Is it best to work on abundance tables of ASVs or taxa?

SunScript0 · May 6, 2022, 10:55am

Hello,

I've seen several 16s workflows which do most analysis on ASV/OTU abundance tables and only look into which taxa correspond to which ASVs later down the line. Meanwhile, in the analysis ive done thus far I have first generated genus level abundance tables and then done my analysis on those (alpha, beta diversity, differential abundance etc...). This has not been a problem until I started needing phylogenetic distance metrics: I could not find a way to make a suitable tree from taxonomical hierarchy. So here are my questions:

Is there a reason to do most analysis on ASV/OTU tables and only map to taxa later? After all, an ASV representative sequence can only be interpreted once it is "assigned" to a taxon, no? To be clear, I am specifically talking about 16s of gut microbiomes, so databases should be quite complete.
Is there a way to work with phylogenetic distances (uniFrac) using a phylogenetic tree constructed on taxonomical hierarchy instead of ASV representative sequence similarity?

jwdebelius · May 6, 2022, 8:28pm

Hi @SunScript0,

Welcome to the :qiime2: forum!

This is going to be a long answer, just poured myself a new cup of (and encourage you to join me in a beverage), because it's a big conversation.

In 16S analysis, we essential operate on this assumption that a specific molecular fingerprint reflects a set of functions and interactions in an ecosystem with phenotypic consequences for the overall organism.
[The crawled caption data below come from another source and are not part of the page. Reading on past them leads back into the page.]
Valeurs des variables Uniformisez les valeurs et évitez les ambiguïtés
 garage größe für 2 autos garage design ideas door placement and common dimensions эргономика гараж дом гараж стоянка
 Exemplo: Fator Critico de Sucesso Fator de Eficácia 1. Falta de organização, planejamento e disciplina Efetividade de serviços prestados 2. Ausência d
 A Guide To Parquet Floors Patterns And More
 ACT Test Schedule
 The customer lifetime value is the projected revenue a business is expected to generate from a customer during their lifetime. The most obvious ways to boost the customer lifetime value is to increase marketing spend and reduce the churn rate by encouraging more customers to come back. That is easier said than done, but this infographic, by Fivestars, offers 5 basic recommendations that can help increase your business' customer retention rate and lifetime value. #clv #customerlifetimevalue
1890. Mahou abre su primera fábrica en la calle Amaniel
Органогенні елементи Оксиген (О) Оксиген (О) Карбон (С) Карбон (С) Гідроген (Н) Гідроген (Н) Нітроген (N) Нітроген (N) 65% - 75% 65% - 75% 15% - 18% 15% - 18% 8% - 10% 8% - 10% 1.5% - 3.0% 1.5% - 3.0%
With 16S, we're making this assumption based on a phylogenetically identified fingerprint from a universal tree of life, and we're essentially saying "closer evolution, closer function/genome." With a taxonomic assignment, you're saying "same genus, similar function".

I think the other assumption is that by naming things we give them meaning. It's a rain afternoon, I have my aforementioned tea, but I think this is maybe more a philosophical question that it needs to be. I'd argue that community measurements in and of themselves, without any taxonomic naming, can be informative. It certainly can help to contextualize behavior (that whole "same genus, similar function" thing often works), but I can ask all sorts of questions about my data without every annotating the sequences.

I also think we need to talk about some of the challenges with annotation, even in relatively well characterized enviroments. There are some "everyone knows, no one talks about" issues in microbiome taxonomy to think about based on the interpretation/assignment.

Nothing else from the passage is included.